= Esercizio A =
Per favore, ricopia dall'articolo sul fiscalismo sociale tutto il testo che va da "Ricordiamo il punto" giù fino a "le macchine lavoratrici.".

******************************

Fiscalismo sociale ed acqua potabile
Tipologia: Paragrafo/Articolo – Data pubblicazione: 01/03/1911
Fiscalismo sociale ed acqua potabile
«La Riforma Sociale», marzo-aprile 1911, pp. 177-183
La leggiadra istoria fiscale che abbiamo narrata nel fascicolo decorso, ha già avuto una coda. Evidentemente l’amministrazione finanziaria non si fida a bastanza della acquiescenza consueta delle commissioni delle imposte dirette. Potrebbero esservi dei giudici sordi all’appello alle necessità fiscali; ed il bel piano architettato per incorporare nei fabbricati le condutture correnti per miglia e miglia in aperta campagna o nel sottosuolo delle strade cittadine potrebbe rovinare.
È più comodo far risolvere le controversie dubbie dal Parlamento. Non è questo l’incarnazione viva della sovranità popolare; non può forse mutar colore alle cose ed, erede della “volontà del Principe”, sostituire il suo buon piacere all’osservanza delle leggi che solo i giudici dovrebbero interpretare?
Ricordiamo il punto del dibattito. Il legislatore, dovendo definire che cos’era fabbricato industriale, all’art. 5 della legge 26 gennaio 1865 disse che erano opifizi, assoggettati all’imposta sui fabbricati, le costruzioni destinate all’industria e munite di meccanismi ed apparecchi fissi, ed all’art. 7 della legge 11 luglio 1889 specificò che nell’accertamento del reddito degli opifizi debbono considerarsi come parti integranti dei medesimi i generatori della forza motrice stessa, quando siano connessi od incorporati al fabbricato; ma che non sono da considerarsi come tali le trasmissioni e le macchine lavoratrici.

******************************

= Esercizio B =
Estrai dai record qui sotto ogni riga in cui compare la stringa "blurred", rispettando maiuscole e minuscole.

Voci di dati:

******************************

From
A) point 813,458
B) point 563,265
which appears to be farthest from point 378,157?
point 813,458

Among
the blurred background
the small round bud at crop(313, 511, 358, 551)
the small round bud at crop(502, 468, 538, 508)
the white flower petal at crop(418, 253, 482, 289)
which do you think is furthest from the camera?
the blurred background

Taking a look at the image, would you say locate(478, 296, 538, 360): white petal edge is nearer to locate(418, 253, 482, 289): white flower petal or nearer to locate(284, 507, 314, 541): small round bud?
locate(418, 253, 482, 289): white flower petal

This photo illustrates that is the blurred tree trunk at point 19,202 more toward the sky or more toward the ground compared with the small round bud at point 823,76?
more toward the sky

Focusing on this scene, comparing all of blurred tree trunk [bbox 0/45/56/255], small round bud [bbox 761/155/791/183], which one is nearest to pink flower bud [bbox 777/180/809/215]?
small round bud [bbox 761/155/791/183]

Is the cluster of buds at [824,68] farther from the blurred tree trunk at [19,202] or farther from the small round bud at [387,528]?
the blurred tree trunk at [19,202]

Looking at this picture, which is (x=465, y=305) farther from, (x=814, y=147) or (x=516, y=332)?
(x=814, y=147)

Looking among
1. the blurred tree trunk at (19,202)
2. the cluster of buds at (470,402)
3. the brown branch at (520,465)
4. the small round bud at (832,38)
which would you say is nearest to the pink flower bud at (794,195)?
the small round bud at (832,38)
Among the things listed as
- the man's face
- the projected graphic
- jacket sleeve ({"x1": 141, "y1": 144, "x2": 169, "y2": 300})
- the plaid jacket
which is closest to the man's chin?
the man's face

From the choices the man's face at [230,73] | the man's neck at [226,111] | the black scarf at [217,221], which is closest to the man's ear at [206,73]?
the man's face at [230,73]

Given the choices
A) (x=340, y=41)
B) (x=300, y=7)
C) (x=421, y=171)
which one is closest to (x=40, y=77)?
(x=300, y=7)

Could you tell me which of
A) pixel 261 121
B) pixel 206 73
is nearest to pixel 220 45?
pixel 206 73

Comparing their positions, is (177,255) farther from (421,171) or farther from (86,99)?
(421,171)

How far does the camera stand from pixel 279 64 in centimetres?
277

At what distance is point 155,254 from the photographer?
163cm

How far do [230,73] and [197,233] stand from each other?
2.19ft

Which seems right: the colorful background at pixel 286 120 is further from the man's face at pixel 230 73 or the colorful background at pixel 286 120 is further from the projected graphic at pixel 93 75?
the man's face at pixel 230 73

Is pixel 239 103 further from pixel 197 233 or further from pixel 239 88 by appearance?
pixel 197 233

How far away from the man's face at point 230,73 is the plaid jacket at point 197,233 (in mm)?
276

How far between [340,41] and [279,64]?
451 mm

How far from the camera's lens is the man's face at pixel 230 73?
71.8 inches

******************************

= Risposta corretta A =
Ricordiamo il punto del dibattito. Il legislatore, dovendo definire che cos’era fabbricato industriale, all’art. 5 della legge 26 gennaio 1865 disse che erano opifizi, assoggettati all’imposta sui fabbricati, le costruzioni destinate all’industria e munite di meccanismi ed apparecchi fissi, ed all’art. 7 della legge 11 luglio 1889 specificò che nell’accertamento del reddito degli opifizi debbono considerarsi come parti integranti dei medesimi i generatori della forza motrice stessa, quando siano connessi od incorporati al fabbricato; ma che non sono da considerarsi come tali le trasmissioni e le macchine lavoratrici.

= Risposta corretta B =
the blurred background
the blurred background
This photo illustrates that is the blurred tree trunk at point 19,202 more toward the sky or more toward the ground compared with the small round bud at point 823,76?
Focusing on this scene, comparing all of blurred tree trunk [bbox 0/45/56/255], small round bud [bbox 761/155/791/183], which one is nearest to pink flower bud [bbox 777/180/809/215]?
Is the cluster of buds at [824,68] farther from the blurred tree trunk at [19,202] or farther from the small round bud at [387,528]?
the blurred tree trunk at [19,202]
1. the blurred tree trunk at (19,202)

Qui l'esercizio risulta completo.